:: Task directions ::
Copy out verbatim the lines of the material that run from the line containing "On the vertical" through the line containing "(x1=86, y1=138, x2=478, y2=400): jagged rock outcrop <", including both of those lines.

[Spatial questions based on scenes]
* * *

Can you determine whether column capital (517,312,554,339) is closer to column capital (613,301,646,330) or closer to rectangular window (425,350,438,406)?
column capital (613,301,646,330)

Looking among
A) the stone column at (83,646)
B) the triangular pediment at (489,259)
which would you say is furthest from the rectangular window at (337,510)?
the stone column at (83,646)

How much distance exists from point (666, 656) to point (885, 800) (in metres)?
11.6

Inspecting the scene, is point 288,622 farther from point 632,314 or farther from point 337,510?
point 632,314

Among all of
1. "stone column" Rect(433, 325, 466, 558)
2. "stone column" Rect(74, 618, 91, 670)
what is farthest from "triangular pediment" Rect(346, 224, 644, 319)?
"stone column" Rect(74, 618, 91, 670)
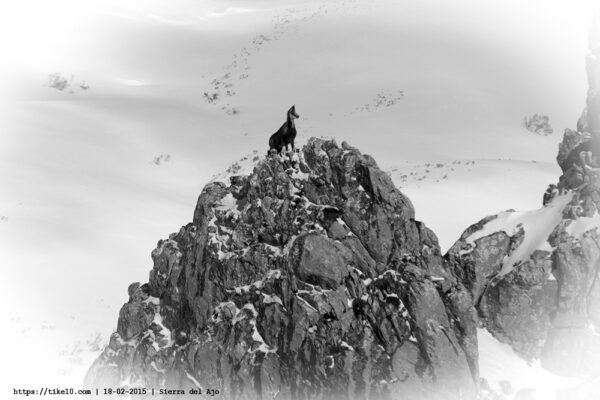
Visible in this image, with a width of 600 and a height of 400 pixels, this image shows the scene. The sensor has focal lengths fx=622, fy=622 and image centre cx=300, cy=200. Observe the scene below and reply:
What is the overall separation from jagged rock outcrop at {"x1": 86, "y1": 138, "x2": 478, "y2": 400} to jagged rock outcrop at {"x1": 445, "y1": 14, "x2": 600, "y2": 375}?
1.96m

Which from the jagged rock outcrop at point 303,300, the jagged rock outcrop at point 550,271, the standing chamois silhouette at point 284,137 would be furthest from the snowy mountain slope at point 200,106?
the standing chamois silhouette at point 284,137

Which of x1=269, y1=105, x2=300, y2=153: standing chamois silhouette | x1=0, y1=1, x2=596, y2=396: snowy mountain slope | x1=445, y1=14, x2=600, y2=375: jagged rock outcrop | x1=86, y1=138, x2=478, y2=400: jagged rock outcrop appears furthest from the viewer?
x1=0, y1=1, x2=596, y2=396: snowy mountain slope

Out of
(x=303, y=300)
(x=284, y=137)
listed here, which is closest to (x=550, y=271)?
(x=303, y=300)

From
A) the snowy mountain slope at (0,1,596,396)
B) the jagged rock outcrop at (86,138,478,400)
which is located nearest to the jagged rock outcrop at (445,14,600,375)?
the jagged rock outcrop at (86,138,478,400)

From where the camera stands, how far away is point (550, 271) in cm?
1923

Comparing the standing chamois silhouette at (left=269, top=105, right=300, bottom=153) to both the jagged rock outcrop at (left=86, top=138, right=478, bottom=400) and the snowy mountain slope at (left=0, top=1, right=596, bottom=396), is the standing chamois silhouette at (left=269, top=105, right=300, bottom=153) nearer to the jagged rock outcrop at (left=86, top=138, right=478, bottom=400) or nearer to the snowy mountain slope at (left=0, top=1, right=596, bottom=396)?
the jagged rock outcrop at (left=86, top=138, right=478, bottom=400)

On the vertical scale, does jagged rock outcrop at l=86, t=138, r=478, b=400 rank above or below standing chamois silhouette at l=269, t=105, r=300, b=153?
below

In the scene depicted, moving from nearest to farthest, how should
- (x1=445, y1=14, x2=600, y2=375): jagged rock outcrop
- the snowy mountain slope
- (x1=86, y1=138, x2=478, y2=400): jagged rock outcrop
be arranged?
(x1=86, y1=138, x2=478, y2=400): jagged rock outcrop < (x1=445, y1=14, x2=600, y2=375): jagged rock outcrop < the snowy mountain slope

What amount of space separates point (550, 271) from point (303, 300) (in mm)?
7867

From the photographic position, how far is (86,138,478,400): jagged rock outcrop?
55.5 feet

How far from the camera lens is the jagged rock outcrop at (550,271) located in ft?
61.5

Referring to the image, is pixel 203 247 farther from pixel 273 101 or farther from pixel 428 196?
pixel 273 101

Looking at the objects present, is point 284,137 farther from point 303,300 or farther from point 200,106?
point 200,106

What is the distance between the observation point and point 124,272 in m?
27.4
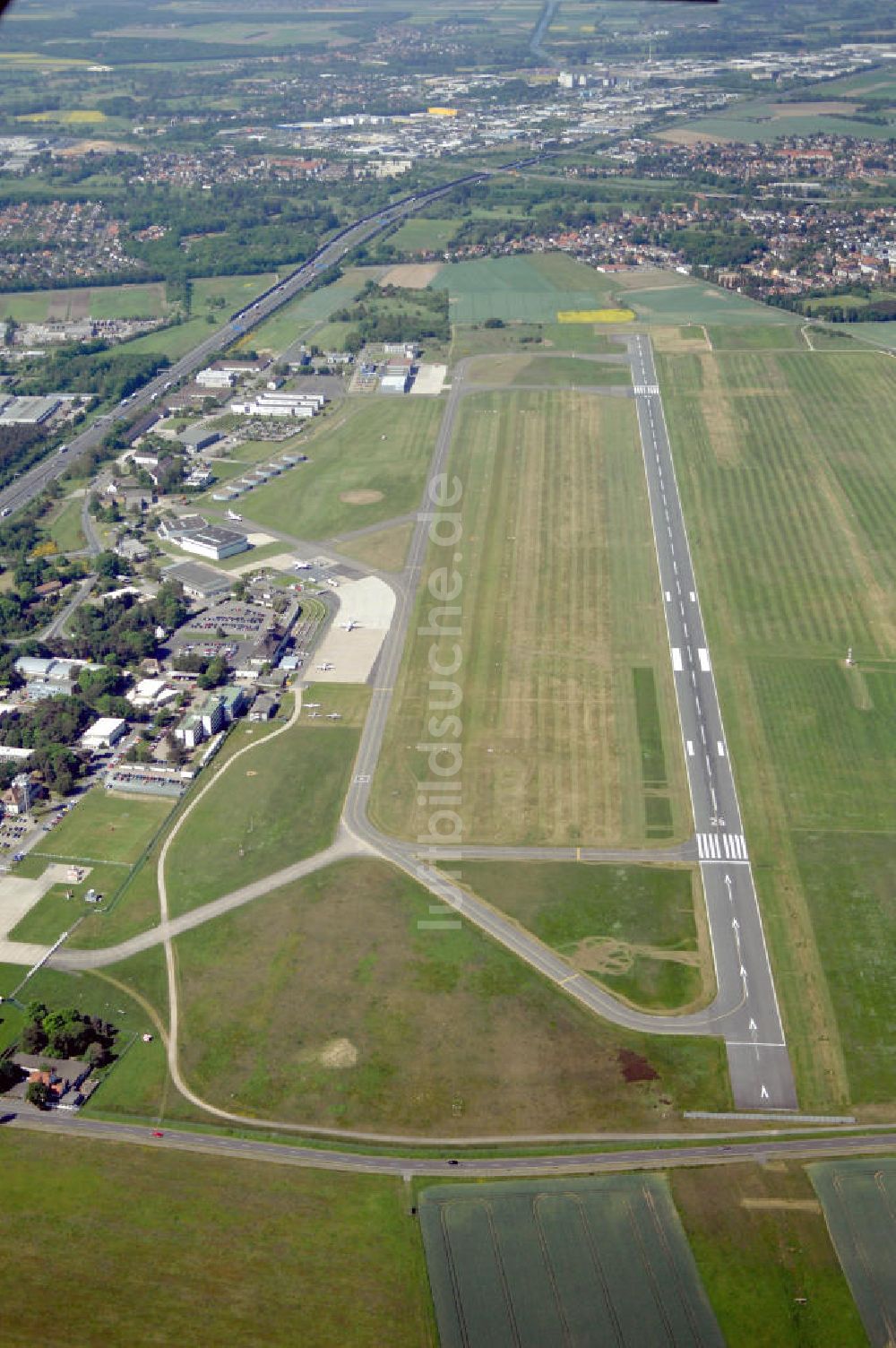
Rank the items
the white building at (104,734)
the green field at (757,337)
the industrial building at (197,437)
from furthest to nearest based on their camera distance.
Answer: the green field at (757,337), the industrial building at (197,437), the white building at (104,734)

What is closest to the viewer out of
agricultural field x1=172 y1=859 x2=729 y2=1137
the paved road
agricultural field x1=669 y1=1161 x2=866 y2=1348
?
agricultural field x1=669 y1=1161 x2=866 y2=1348

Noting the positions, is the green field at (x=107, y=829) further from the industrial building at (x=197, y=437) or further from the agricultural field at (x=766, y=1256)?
the industrial building at (x=197, y=437)

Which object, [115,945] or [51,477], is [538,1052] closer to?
[115,945]

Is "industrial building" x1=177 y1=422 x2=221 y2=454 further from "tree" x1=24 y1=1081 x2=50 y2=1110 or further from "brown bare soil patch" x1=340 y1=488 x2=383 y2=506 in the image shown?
"tree" x1=24 y1=1081 x2=50 y2=1110

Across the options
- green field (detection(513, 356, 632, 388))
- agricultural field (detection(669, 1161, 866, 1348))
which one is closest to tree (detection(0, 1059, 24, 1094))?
agricultural field (detection(669, 1161, 866, 1348))

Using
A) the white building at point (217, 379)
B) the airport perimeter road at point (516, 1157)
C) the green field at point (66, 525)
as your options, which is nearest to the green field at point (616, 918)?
the airport perimeter road at point (516, 1157)

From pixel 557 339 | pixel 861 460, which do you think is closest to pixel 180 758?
pixel 861 460

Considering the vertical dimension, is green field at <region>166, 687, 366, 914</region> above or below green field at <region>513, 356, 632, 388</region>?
below
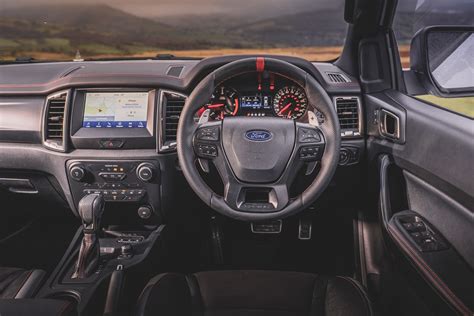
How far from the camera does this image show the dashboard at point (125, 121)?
2.75 m

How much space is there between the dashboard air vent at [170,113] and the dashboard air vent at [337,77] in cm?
79

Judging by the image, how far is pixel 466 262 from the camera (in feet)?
6.40

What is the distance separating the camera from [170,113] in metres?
2.76

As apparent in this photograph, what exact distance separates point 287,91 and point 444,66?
0.81m

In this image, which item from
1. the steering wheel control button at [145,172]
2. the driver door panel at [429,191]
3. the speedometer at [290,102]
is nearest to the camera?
the driver door panel at [429,191]

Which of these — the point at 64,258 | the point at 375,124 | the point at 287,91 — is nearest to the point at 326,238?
the point at 375,124

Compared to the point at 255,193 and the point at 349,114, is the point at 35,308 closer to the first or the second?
the point at 255,193

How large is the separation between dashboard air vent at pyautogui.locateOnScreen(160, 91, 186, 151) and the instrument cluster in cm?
25

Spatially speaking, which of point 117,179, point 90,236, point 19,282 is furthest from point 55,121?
point 19,282

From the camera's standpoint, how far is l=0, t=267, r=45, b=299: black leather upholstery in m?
2.34

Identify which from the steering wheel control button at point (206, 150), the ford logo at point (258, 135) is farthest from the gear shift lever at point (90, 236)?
the ford logo at point (258, 135)

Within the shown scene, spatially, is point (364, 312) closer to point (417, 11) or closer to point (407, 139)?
point (407, 139)

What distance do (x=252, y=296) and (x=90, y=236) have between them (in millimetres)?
883

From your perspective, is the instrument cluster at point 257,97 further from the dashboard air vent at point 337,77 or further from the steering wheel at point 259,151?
the dashboard air vent at point 337,77
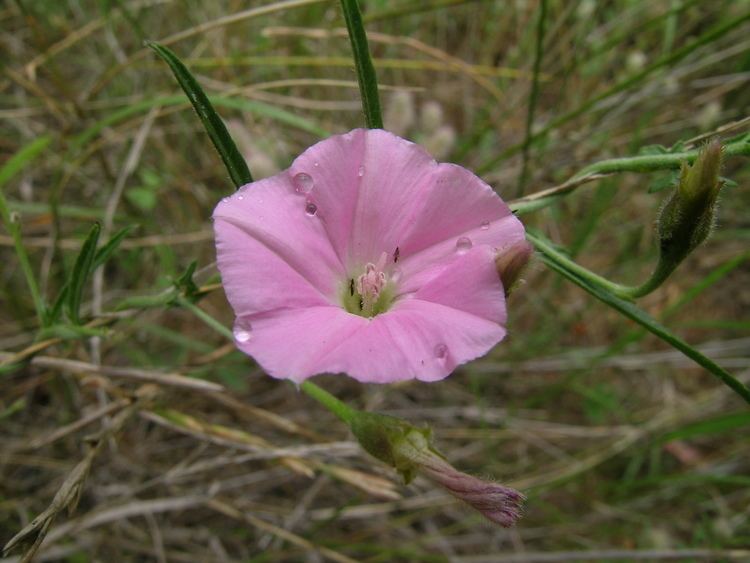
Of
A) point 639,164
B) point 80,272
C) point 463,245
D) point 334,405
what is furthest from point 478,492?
point 80,272

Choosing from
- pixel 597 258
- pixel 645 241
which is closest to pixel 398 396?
pixel 597 258

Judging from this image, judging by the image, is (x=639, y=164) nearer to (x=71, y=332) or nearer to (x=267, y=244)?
(x=267, y=244)

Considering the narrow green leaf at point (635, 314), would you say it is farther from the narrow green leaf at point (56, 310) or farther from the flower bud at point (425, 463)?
the narrow green leaf at point (56, 310)

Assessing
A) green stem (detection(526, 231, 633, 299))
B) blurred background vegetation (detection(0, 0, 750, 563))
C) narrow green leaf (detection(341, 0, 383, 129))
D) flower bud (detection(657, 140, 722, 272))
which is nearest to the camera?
flower bud (detection(657, 140, 722, 272))

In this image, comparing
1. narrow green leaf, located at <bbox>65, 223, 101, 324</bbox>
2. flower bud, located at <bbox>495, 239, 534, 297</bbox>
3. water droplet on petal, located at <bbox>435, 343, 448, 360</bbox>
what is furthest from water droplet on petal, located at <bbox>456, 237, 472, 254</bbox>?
narrow green leaf, located at <bbox>65, 223, 101, 324</bbox>

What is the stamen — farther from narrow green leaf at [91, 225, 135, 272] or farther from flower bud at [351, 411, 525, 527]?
narrow green leaf at [91, 225, 135, 272]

* * *

:: Exercise solution ::
On the vertical scale, does jagged rock outcrop at l=86, t=138, r=478, b=400 rank above or below standing chamois silhouette at l=269, t=105, r=300, b=153?
below

In the scene depicted, moving from nearest to farthest, how should
- (x1=445, y1=14, x2=600, y2=375): jagged rock outcrop
- the snowy mountain slope
- (x1=86, y1=138, x2=478, y2=400): jagged rock outcrop
be arranged?
(x1=86, y1=138, x2=478, y2=400): jagged rock outcrop < (x1=445, y1=14, x2=600, y2=375): jagged rock outcrop < the snowy mountain slope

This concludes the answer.